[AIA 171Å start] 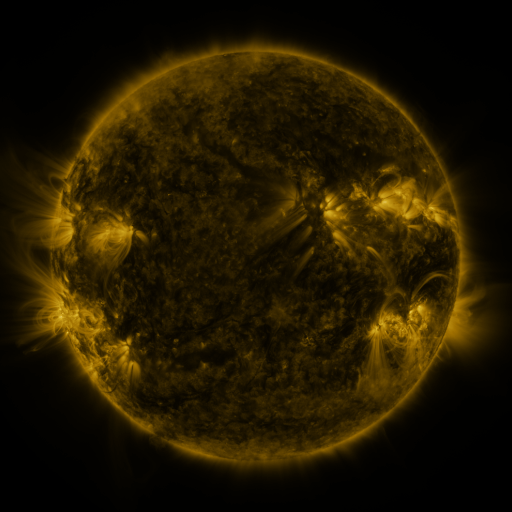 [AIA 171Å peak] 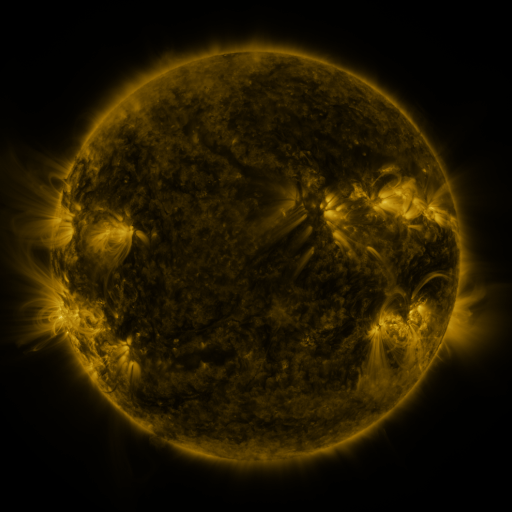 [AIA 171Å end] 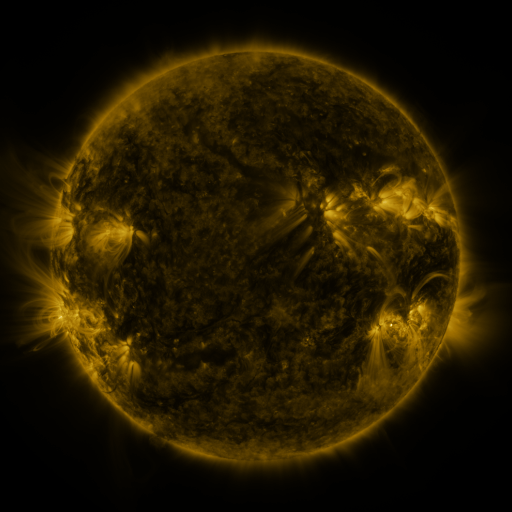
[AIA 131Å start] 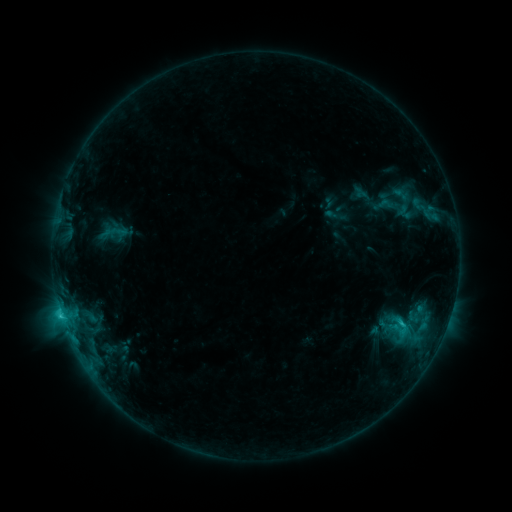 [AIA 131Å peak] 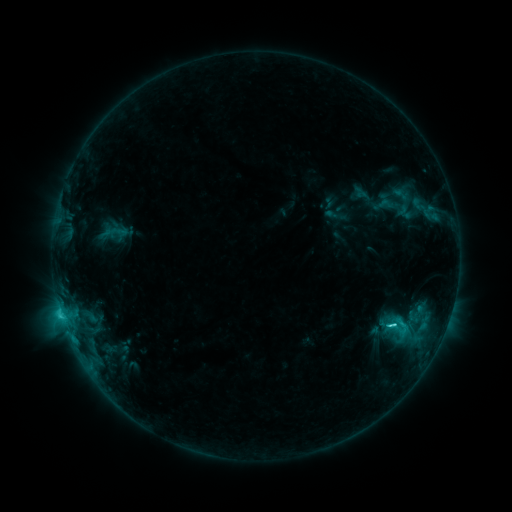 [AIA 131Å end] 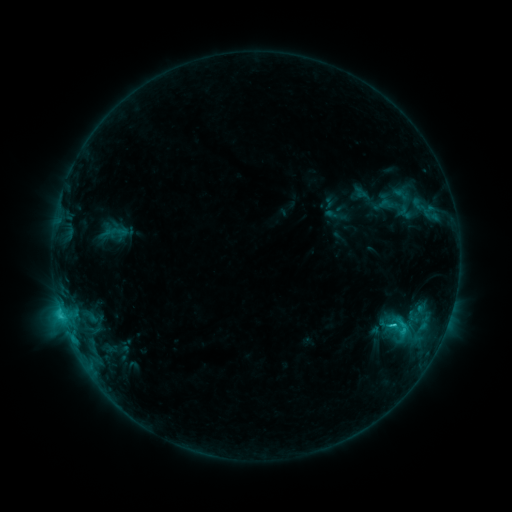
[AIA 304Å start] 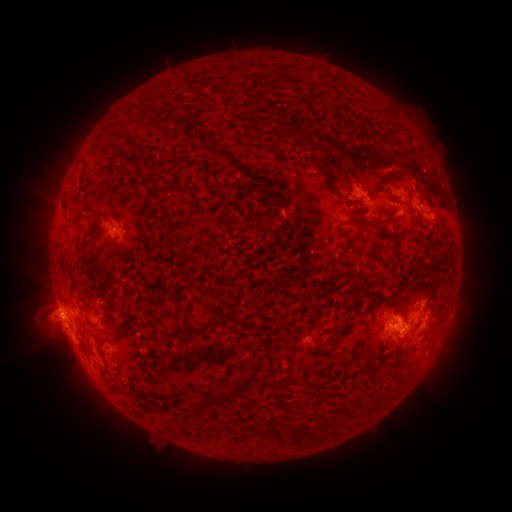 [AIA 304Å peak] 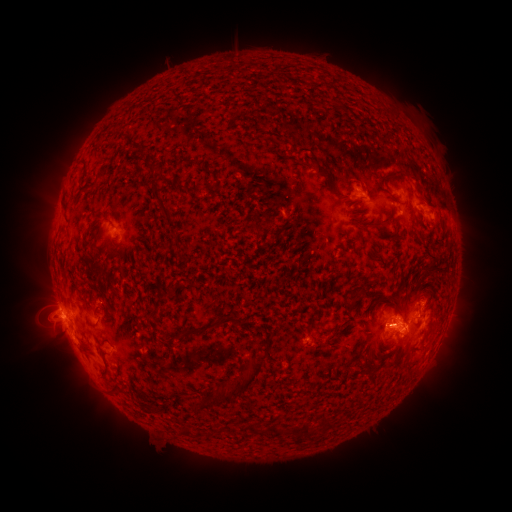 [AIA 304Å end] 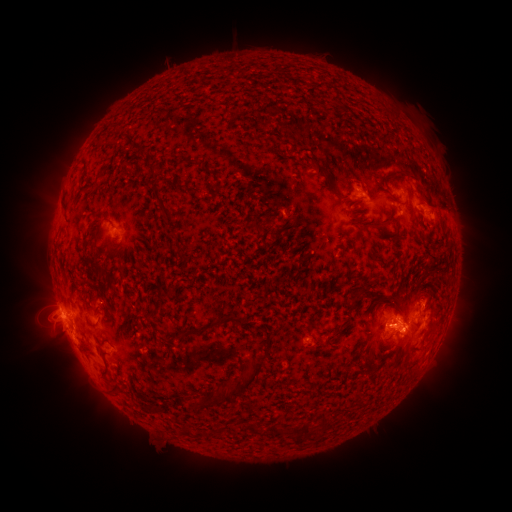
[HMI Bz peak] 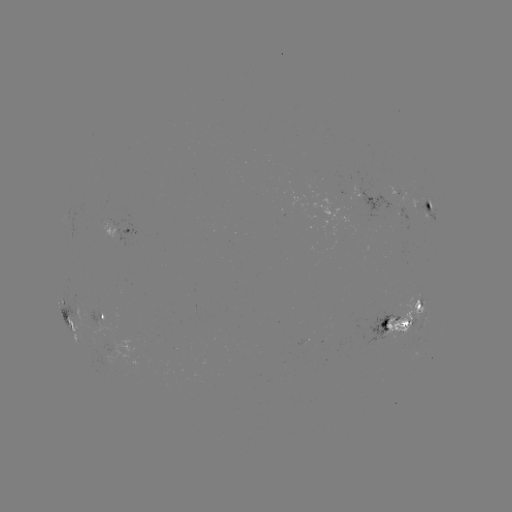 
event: flare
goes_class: C3.4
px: (391, 324)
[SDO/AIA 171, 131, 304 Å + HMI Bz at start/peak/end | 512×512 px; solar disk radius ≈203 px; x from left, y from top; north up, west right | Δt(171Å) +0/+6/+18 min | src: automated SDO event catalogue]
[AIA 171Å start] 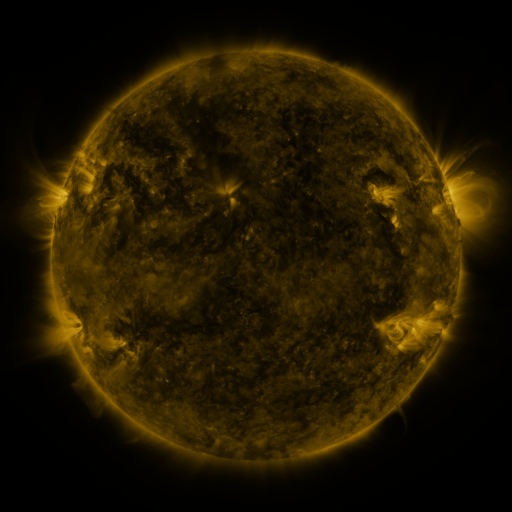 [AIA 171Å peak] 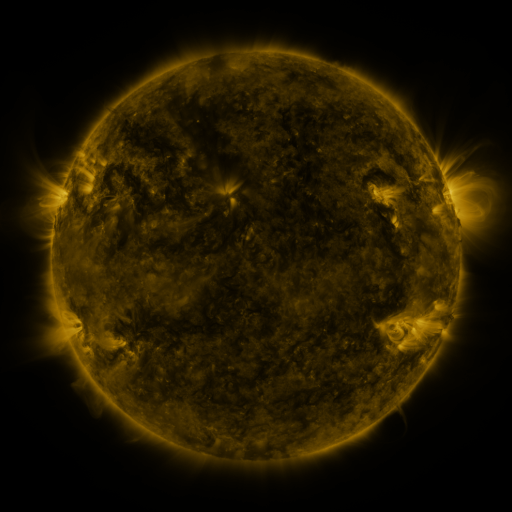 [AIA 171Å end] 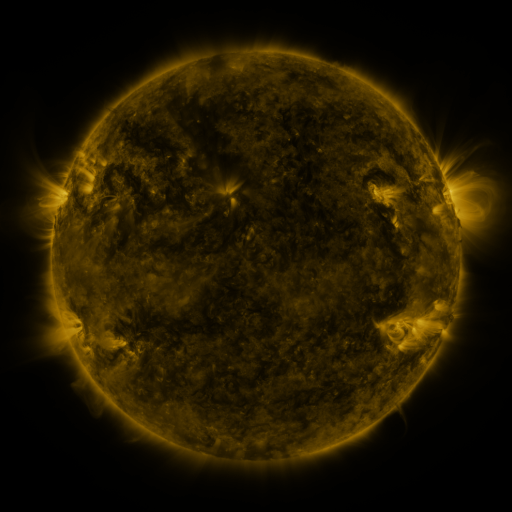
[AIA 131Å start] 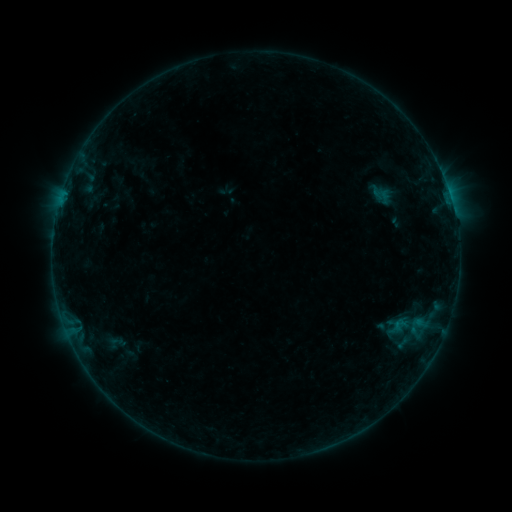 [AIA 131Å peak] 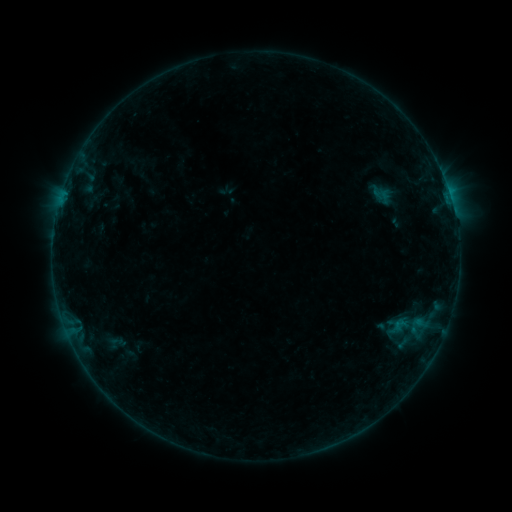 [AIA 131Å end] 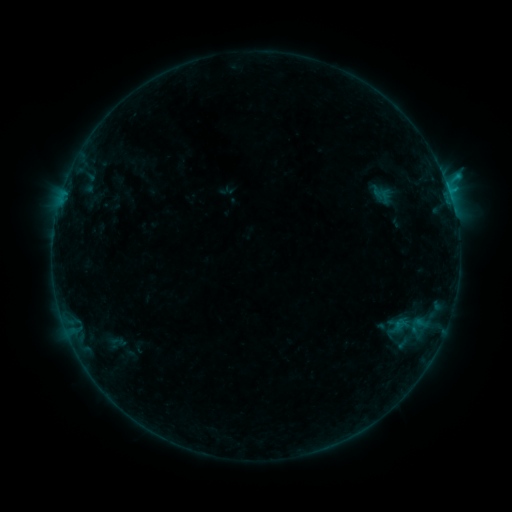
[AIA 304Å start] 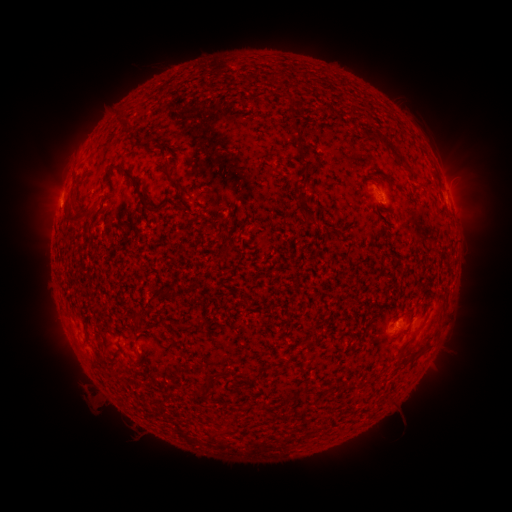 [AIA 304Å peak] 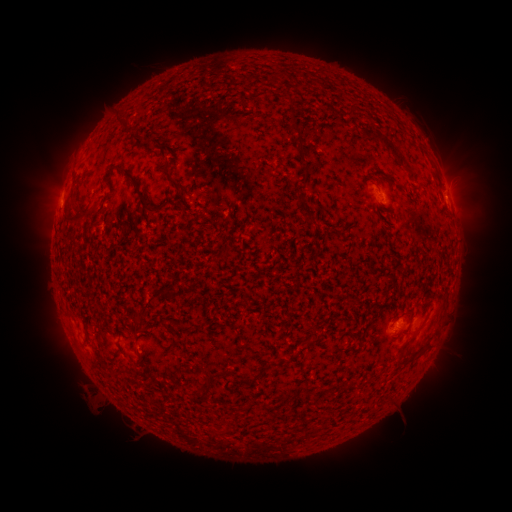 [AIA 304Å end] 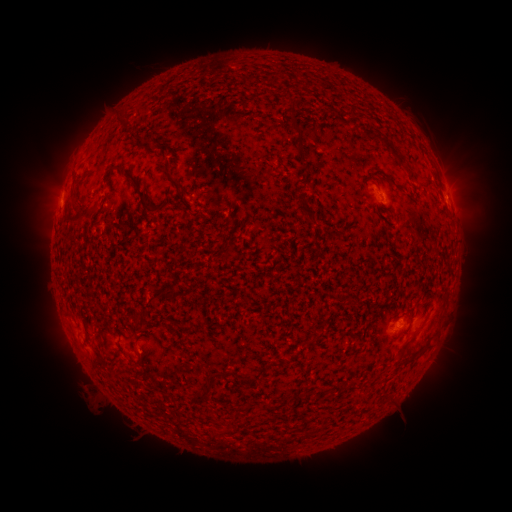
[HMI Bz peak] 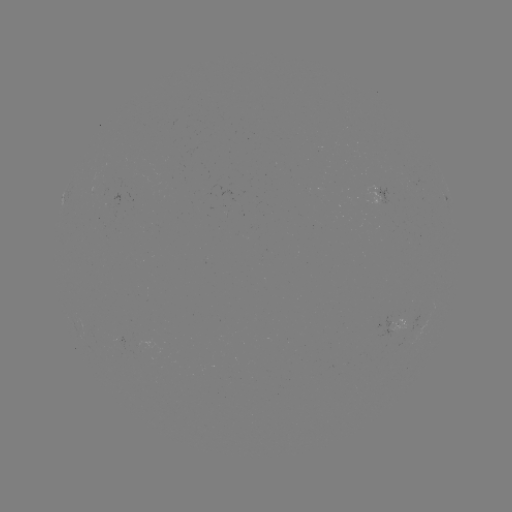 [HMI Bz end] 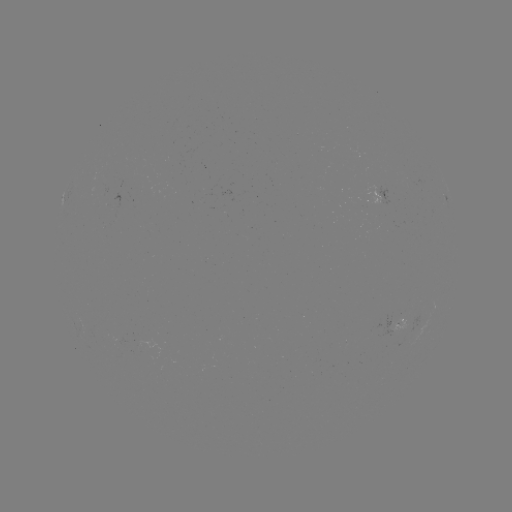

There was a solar flare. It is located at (59, 203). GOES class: B6.6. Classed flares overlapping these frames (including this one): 1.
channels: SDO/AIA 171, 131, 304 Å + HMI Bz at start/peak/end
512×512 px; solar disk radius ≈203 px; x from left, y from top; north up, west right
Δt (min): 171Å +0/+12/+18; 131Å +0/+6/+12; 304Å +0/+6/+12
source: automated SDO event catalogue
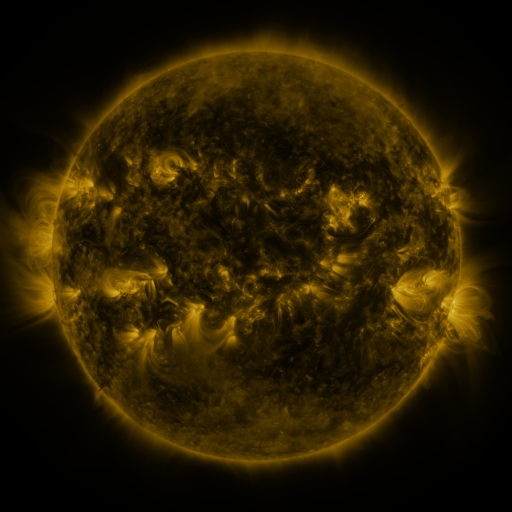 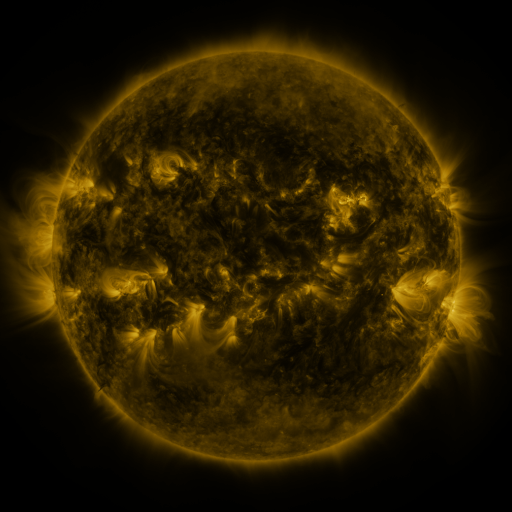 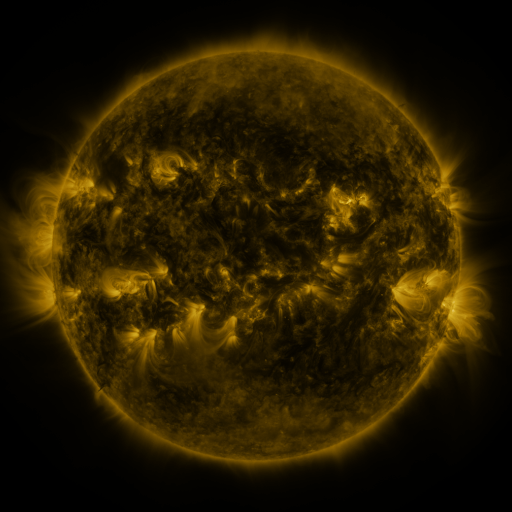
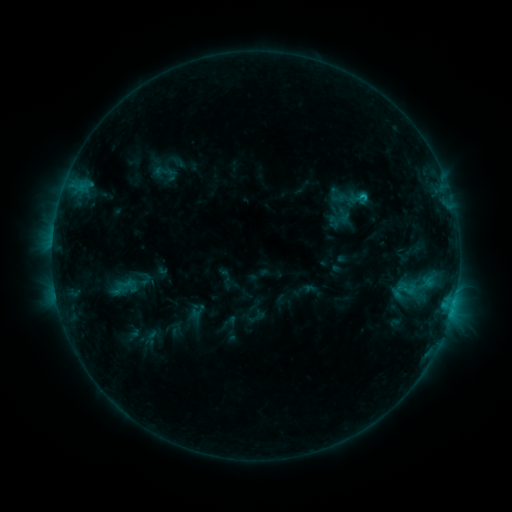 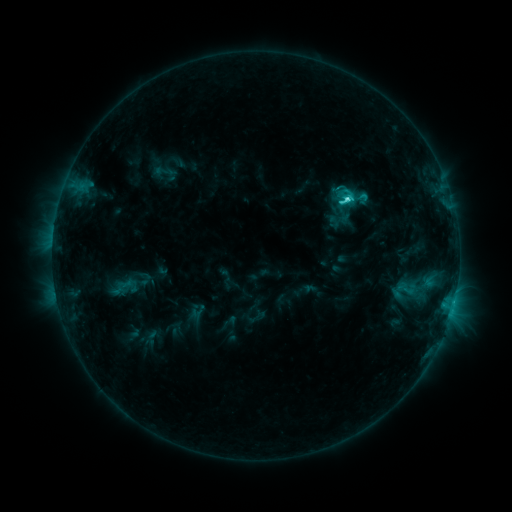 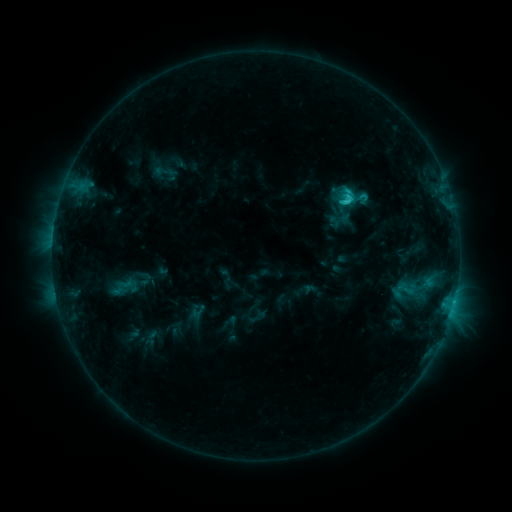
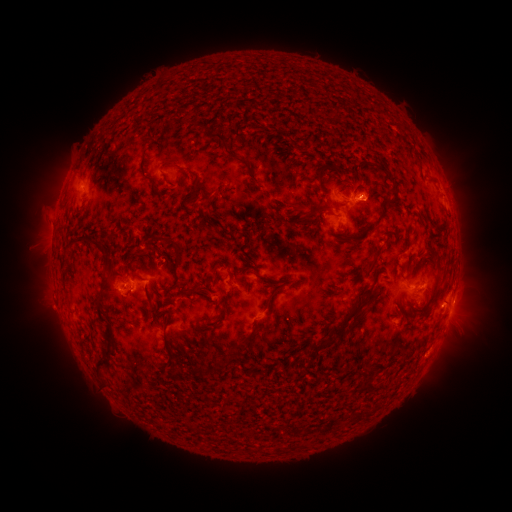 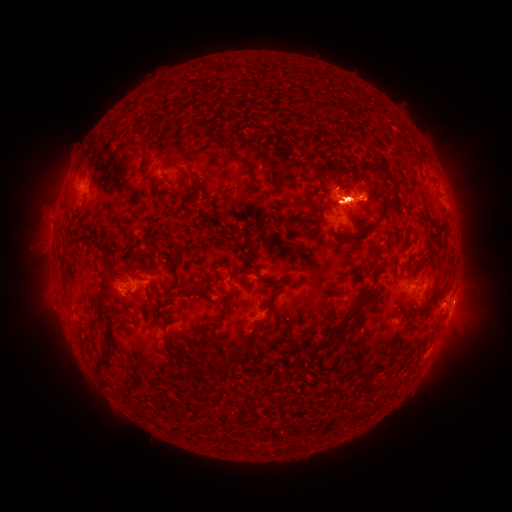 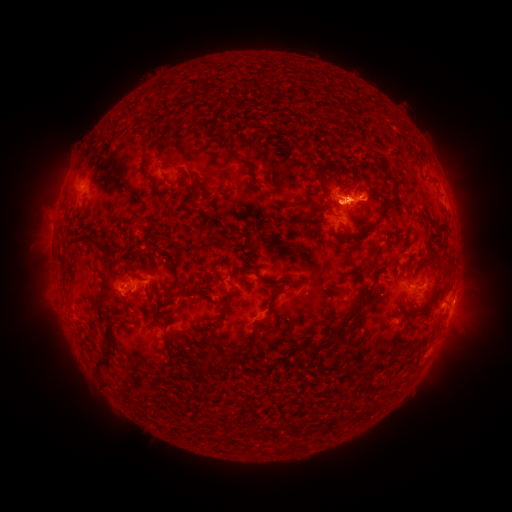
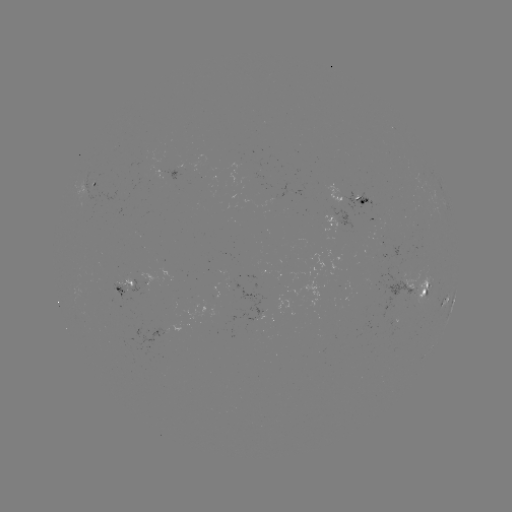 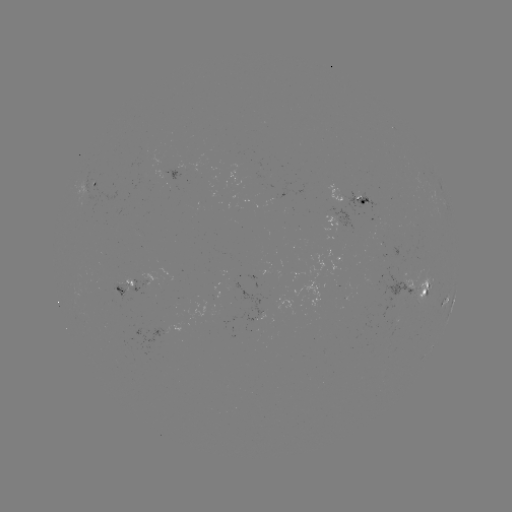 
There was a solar flare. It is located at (347, 203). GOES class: C3.3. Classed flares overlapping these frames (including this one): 1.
◇ ◇ ◇
WORK INSTRUCTION
Search the entries above for lines containing the word "frames", and copy each one.

PROBLEM SOLUTION
There was a solar flare. It is located at (59, 203). GOES class: B6.6. Classed flares overlapping these frames (including this one): 1.
There was a solar flare. It is located at (347, 203). GOES class: C3.3. Classed flares overlapping these frames (including this one): 1.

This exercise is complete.